On 29/10/2013 10:10, Michael Orlitzky wrote:
-----BEGIN PGP SIGNED MESSAGE-----
Hash: SHA1
On 10/28/2013 04:10 PM, Reindl Harald wrote:
php_admin_value open_basedir /var/www/$domain/$host/
php_admin_value upload_tmp_dir /var/www/$domain/$host/tmp
php_admin_value session.save_path /var/www/$domain/$host/tmp
php_admin_value sys_temp_dir /var/www/$domain/$host/tmp
oh no - do *not* place the sesiondata anywhere inside open_basdir
this is one of the badest things you can do because any otherwise
harmless script bypassed whatever security restriction will be able
to read *any* session data
You have a point, but I wouldn't go as far as to say it's one of the
worst things you can do. If a vulnerable PHP script allows an attacker
to (at least try to) read arbitrary files, then it's possible to read
session data that lies within open_basedir. Note that they can already
read your database credentials out of config.php at that point.
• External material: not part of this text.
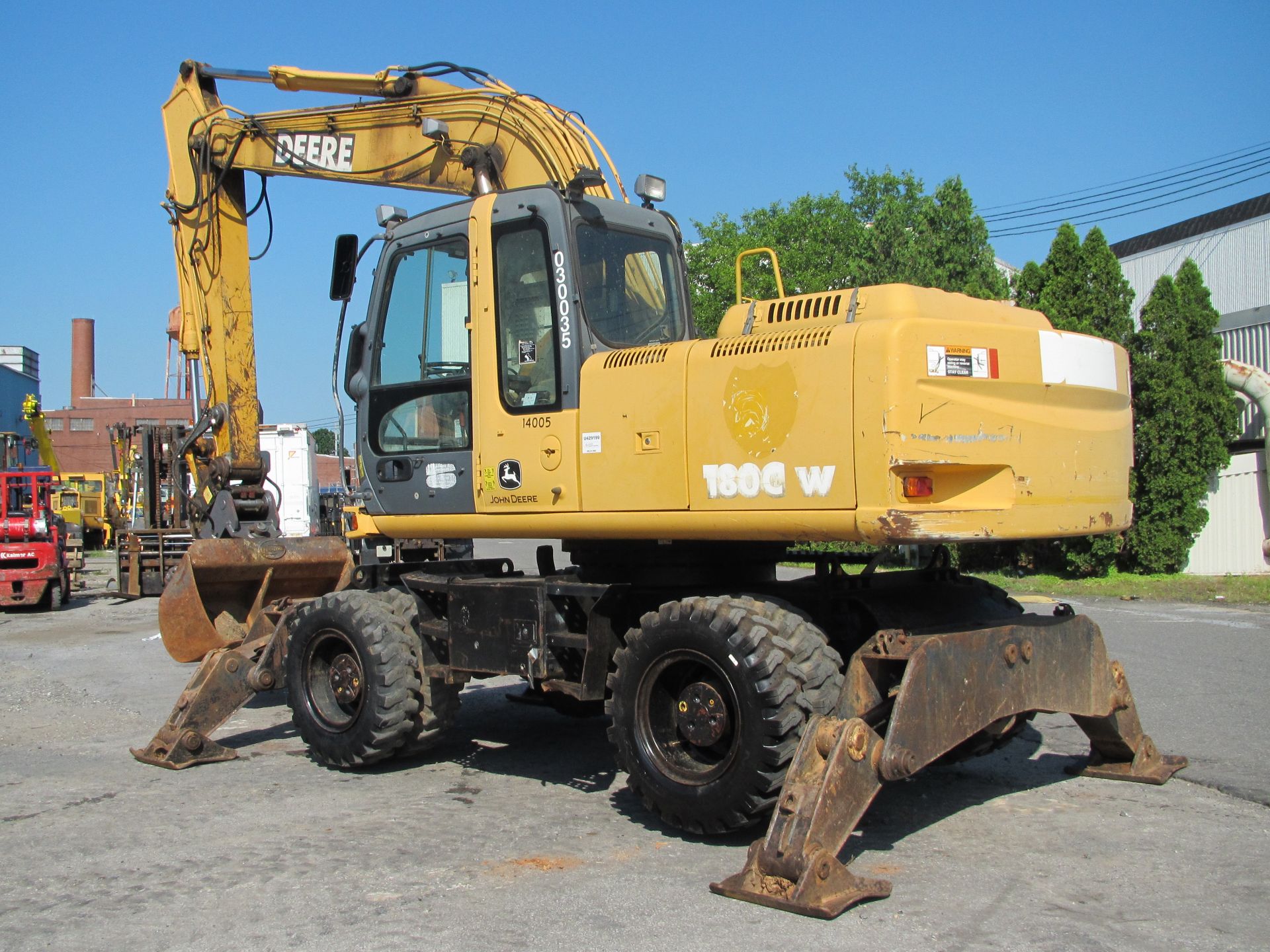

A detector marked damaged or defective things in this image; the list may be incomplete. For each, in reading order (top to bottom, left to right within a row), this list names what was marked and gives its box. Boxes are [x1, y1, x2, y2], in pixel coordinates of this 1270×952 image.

But, if you put the session data under open_basedir, then it's easy to
restrict access to the entire /var/www/example.com hierarchy to the
one user that needs it: www.example.com. In the scenario I described,
I'm able to tell our customers that their websites are "physically"
separated from our other customers.
If there's a vulnerability in someone else's site, the kernel (via
filesystem ACLs) will prevent it from affecting yours. The web user
for example.NET truly cannot even traverse /var/www/example.COM, where
everything important to you is stored. This is robust against Apache,
Ruby, Python, etc. vulnerabilities as well -- not just PHP.
I already mentioned that I don't trust PHP. Our sites would be just as
secure if open_basedir stopped working tomorrow, since the filesystem
ACLs are what we trust to work. So, we trade the potential to read
sessions for that peace of mind. Not trying to downplay your
complaint, just pointing out another POV.
Some time ago, we too, evaluated the pros and cons given our design, and
we too, decided on the lesser evil and keep it under open_basedir, have
done for many many years without problem, of course I'm not so naive to
think it may never one day be a problem for a single host, when running
shared hosting there are always risks, in everything.